The first thing that comes to mind is how invested I was in the previous entries. Most of the time, I cringe upon hearing that a sequel is in the works for a movie that I didn’t care for. Problem is, I usually haven’t seen the movie in the first place and make my judgement based on reviews. But when it’s a movie that I did see and liked, I wonder how well it will do once it is released and when it does, I’ll see it, like Pixar’s latest outing (not Planes). That way, I will have walked the walk and can talk the talk.

The second reason is that when I ask people how far I should watch in a series, they’ll tell me to stop at a certain point, usually before the end of the series. I’m sure they have good judgement but how do I know that I should stop at that point and not continue? I don’t. It would seem fair to at least watch all of the entries before I can make an informed judgement, even if one of the entries is widely hated.

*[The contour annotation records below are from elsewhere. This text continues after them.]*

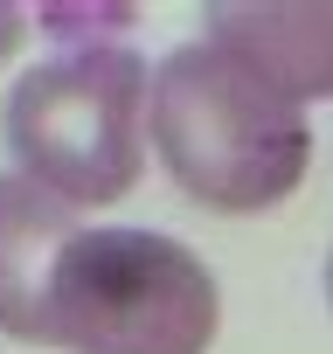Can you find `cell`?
Wrapping results in <instances>:
<instances>
[{
    "label": "cell",
    "instance_id": "cell-1",
    "mask_svg": "<svg viewBox=\"0 0 333 354\" xmlns=\"http://www.w3.org/2000/svg\"><path fill=\"white\" fill-rule=\"evenodd\" d=\"M146 132L174 188L216 216L278 209L312 167L305 104L271 91L250 63H236L209 35L160 56Z\"/></svg>",
    "mask_w": 333,
    "mask_h": 354
},
{
    "label": "cell",
    "instance_id": "cell-2",
    "mask_svg": "<svg viewBox=\"0 0 333 354\" xmlns=\"http://www.w3.org/2000/svg\"><path fill=\"white\" fill-rule=\"evenodd\" d=\"M146 111H153L146 56L91 42L35 63L8 91L0 139L35 188H49L70 209H104L125 202L146 174V139H153Z\"/></svg>",
    "mask_w": 333,
    "mask_h": 354
},
{
    "label": "cell",
    "instance_id": "cell-3",
    "mask_svg": "<svg viewBox=\"0 0 333 354\" xmlns=\"http://www.w3.org/2000/svg\"><path fill=\"white\" fill-rule=\"evenodd\" d=\"M216 271L160 230H84L49 285V347L70 354H209Z\"/></svg>",
    "mask_w": 333,
    "mask_h": 354
},
{
    "label": "cell",
    "instance_id": "cell-4",
    "mask_svg": "<svg viewBox=\"0 0 333 354\" xmlns=\"http://www.w3.org/2000/svg\"><path fill=\"white\" fill-rule=\"evenodd\" d=\"M202 28L292 104L333 97V0H216Z\"/></svg>",
    "mask_w": 333,
    "mask_h": 354
},
{
    "label": "cell",
    "instance_id": "cell-5",
    "mask_svg": "<svg viewBox=\"0 0 333 354\" xmlns=\"http://www.w3.org/2000/svg\"><path fill=\"white\" fill-rule=\"evenodd\" d=\"M77 236L84 223L70 202L35 188L28 174H0V333L49 347V285Z\"/></svg>",
    "mask_w": 333,
    "mask_h": 354
},
{
    "label": "cell",
    "instance_id": "cell-6",
    "mask_svg": "<svg viewBox=\"0 0 333 354\" xmlns=\"http://www.w3.org/2000/svg\"><path fill=\"white\" fill-rule=\"evenodd\" d=\"M326 299H333V257H326Z\"/></svg>",
    "mask_w": 333,
    "mask_h": 354
}]
</instances>
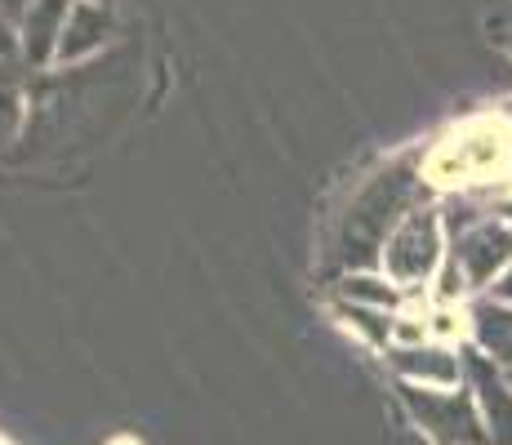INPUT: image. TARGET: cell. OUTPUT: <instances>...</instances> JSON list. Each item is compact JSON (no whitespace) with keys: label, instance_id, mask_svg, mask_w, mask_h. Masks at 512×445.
I'll return each mask as SVG.
<instances>
[{"label":"cell","instance_id":"cell-7","mask_svg":"<svg viewBox=\"0 0 512 445\" xmlns=\"http://www.w3.org/2000/svg\"><path fill=\"white\" fill-rule=\"evenodd\" d=\"M392 361L419 388H459V379H464V361L446 348H401Z\"/></svg>","mask_w":512,"mask_h":445},{"label":"cell","instance_id":"cell-11","mask_svg":"<svg viewBox=\"0 0 512 445\" xmlns=\"http://www.w3.org/2000/svg\"><path fill=\"white\" fill-rule=\"evenodd\" d=\"M495 294H499V299H508V303H512V267H508V272H504V281H499V285H495Z\"/></svg>","mask_w":512,"mask_h":445},{"label":"cell","instance_id":"cell-6","mask_svg":"<svg viewBox=\"0 0 512 445\" xmlns=\"http://www.w3.org/2000/svg\"><path fill=\"white\" fill-rule=\"evenodd\" d=\"M495 161H499V138L468 130V134L450 138V143L432 156V178H437V183H459V178L486 174Z\"/></svg>","mask_w":512,"mask_h":445},{"label":"cell","instance_id":"cell-4","mask_svg":"<svg viewBox=\"0 0 512 445\" xmlns=\"http://www.w3.org/2000/svg\"><path fill=\"white\" fill-rule=\"evenodd\" d=\"M508 259H512V223L481 219V223H472V227L459 232V241H455V276H450V281L464 276L468 285H486Z\"/></svg>","mask_w":512,"mask_h":445},{"label":"cell","instance_id":"cell-9","mask_svg":"<svg viewBox=\"0 0 512 445\" xmlns=\"http://www.w3.org/2000/svg\"><path fill=\"white\" fill-rule=\"evenodd\" d=\"M67 0H36L32 18H27V54L45 58L49 45L63 41V27H67Z\"/></svg>","mask_w":512,"mask_h":445},{"label":"cell","instance_id":"cell-13","mask_svg":"<svg viewBox=\"0 0 512 445\" xmlns=\"http://www.w3.org/2000/svg\"><path fill=\"white\" fill-rule=\"evenodd\" d=\"M508 45H512V36H508Z\"/></svg>","mask_w":512,"mask_h":445},{"label":"cell","instance_id":"cell-3","mask_svg":"<svg viewBox=\"0 0 512 445\" xmlns=\"http://www.w3.org/2000/svg\"><path fill=\"white\" fill-rule=\"evenodd\" d=\"M383 259H388L392 281L415 285L423 276H432V267L441 259V219L437 210H410L397 223V232L383 245Z\"/></svg>","mask_w":512,"mask_h":445},{"label":"cell","instance_id":"cell-12","mask_svg":"<svg viewBox=\"0 0 512 445\" xmlns=\"http://www.w3.org/2000/svg\"><path fill=\"white\" fill-rule=\"evenodd\" d=\"M116 445H134V441H116Z\"/></svg>","mask_w":512,"mask_h":445},{"label":"cell","instance_id":"cell-8","mask_svg":"<svg viewBox=\"0 0 512 445\" xmlns=\"http://www.w3.org/2000/svg\"><path fill=\"white\" fill-rule=\"evenodd\" d=\"M472 334H477L481 352L495 356V365H508L512 370V308L477 303V308H472Z\"/></svg>","mask_w":512,"mask_h":445},{"label":"cell","instance_id":"cell-5","mask_svg":"<svg viewBox=\"0 0 512 445\" xmlns=\"http://www.w3.org/2000/svg\"><path fill=\"white\" fill-rule=\"evenodd\" d=\"M464 374L472 379V397L481 405L490 445H512V383L490 365V356H477V352H468Z\"/></svg>","mask_w":512,"mask_h":445},{"label":"cell","instance_id":"cell-2","mask_svg":"<svg viewBox=\"0 0 512 445\" xmlns=\"http://www.w3.org/2000/svg\"><path fill=\"white\" fill-rule=\"evenodd\" d=\"M406 405L415 414L419 428H428L441 445H490L486 419H481V405L464 388H419L406 383Z\"/></svg>","mask_w":512,"mask_h":445},{"label":"cell","instance_id":"cell-1","mask_svg":"<svg viewBox=\"0 0 512 445\" xmlns=\"http://www.w3.org/2000/svg\"><path fill=\"white\" fill-rule=\"evenodd\" d=\"M415 192H419V178L410 165H392L379 178H370L366 192L352 201L348 219H343V241H339L343 259H352V263L374 259L388 245V227L397 232V219L410 210Z\"/></svg>","mask_w":512,"mask_h":445},{"label":"cell","instance_id":"cell-10","mask_svg":"<svg viewBox=\"0 0 512 445\" xmlns=\"http://www.w3.org/2000/svg\"><path fill=\"white\" fill-rule=\"evenodd\" d=\"M107 32V14L94 5H76L67 14V27H63V41H58V54L72 58V54H85L90 45H98V36Z\"/></svg>","mask_w":512,"mask_h":445},{"label":"cell","instance_id":"cell-14","mask_svg":"<svg viewBox=\"0 0 512 445\" xmlns=\"http://www.w3.org/2000/svg\"><path fill=\"white\" fill-rule=\"evenodd\" d=\"M508 383H512V374H508Z\"/></svg>","mask_w":512,"mask_h":445}]
</instances>
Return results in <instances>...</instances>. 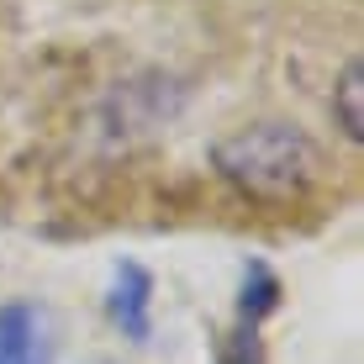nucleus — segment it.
<instances>
[{
    "label": "nucleus",
    "instance_id": "nucleus-1",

The third reason is the number of entries and how long they last. I’ve only seen the first LOTR movie and that took some time to get through. Same with The Godfather, The Terminator, and Alien. The Bond series will take maybe a month or two depending on my schedule. What do all of these have in common? They have a sequel as an entry in the 1001 Movies book, meaning I need to continue the series. I’ve seen at least the first entry in all of the aforementioned series but I had a hard time staying invested in the movie. Because of that, I’m worried that I’ll have the same problem in the later entries.

What exactly am I supposed to do about it? I could try to force myself to watch even if I stop caring halfway though but that’s the worst thing I can do and have done. I don’t want to stop or walk out of the movie because I feel like that’s giving up. I try to make each viewing a learning experience whether through how it was filmed or how it could have been fixed or why it won so many awards. This applies to movies that I have disliked, even some Best Picture winners.

It’s a vicious cycle that I am trying to resolve but haven’t had much success. Any suggestions on how to fix it? Or do you have a series that for some reason you can’t finish?